The NCAA’s APR penalties have already redrawn the ceiling for HBCU football before the first snap, sidelining Florida A&M and Mississippi Valley State from the 2026 postseason while Alabama A&M fought its way back into eligibility. The ruling lands on programs in Tallahassee, Itta Bena and Huntsville with direct consequences for recruiting, roster retention and the path to December’s Celebration Bowl at Mercedes-Benz Stadium in Atlanta.
APR is not a one-season score. It is a rolling four-year academic measure that tracks each scholarship athlete’s eligibility and retention every term, and the NCAA requires a 930 average for championship eligibility. The association also says low-APR teams can face practice-time reductions before postseason ineligibility, and schools can seek waivers. For limited-resource and HBCU programs, the NCAA has offered flexibility in the past, but that relief can be used only twice in a five-year span.

Florida A&M said on April 10 that its football program received Level Two APR penalties, including practice restrictions and postseason ineligibility. President Marva B. Johnson said the penalties reflected an institutional infrastructure failure, not a failure of student-athletes, while athletics director John F. Davis said the university had already started an enhanced academic action plan. Even with improvement, Florida A&M’s football APR reportedly reached 918 for the 2024-25 cycle, still short of the 930 mark that keeps teams eligible for NCAA championships.
Mississippi Valley State absorbed the harshest competitive blow. The Delta Devils were reported to have received an APR postseason ban again, which would keep the Itta Bena program out of the postseason for the second straight year. That kind of penalty does more than erase a playoff run; it weakens a program’s selling point to returning players, transfers and recruits who want a chance to play into December.
Alabama A&M was also caught in the APR dragnet after being cited among the SWAC football programs below the 930 benchmark, but the Bulldogs later filed a successful waiver that preserved postseason eligibility. The school said it remained fully eligible for postseason opportunities while still operating under NCAA-imposed practice limitations.

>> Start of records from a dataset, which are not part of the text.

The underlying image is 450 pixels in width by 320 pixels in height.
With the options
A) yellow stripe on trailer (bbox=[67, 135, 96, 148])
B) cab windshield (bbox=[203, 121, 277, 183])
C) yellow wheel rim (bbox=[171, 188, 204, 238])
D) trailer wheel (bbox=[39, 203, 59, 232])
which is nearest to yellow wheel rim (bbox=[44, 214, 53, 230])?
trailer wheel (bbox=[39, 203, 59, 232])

That leaves the SWAC race with a deeper institutional question than standings alone. With the Celebration Bowl set for December 2026 in Atlanta, the league’s showcase remains a real destination, but only for programs that can keep academics aligned with competition. These rulings now force each school to prove that the fix is structural, not temporary, or the postseason ceiling will keep disappearing before the season even starts.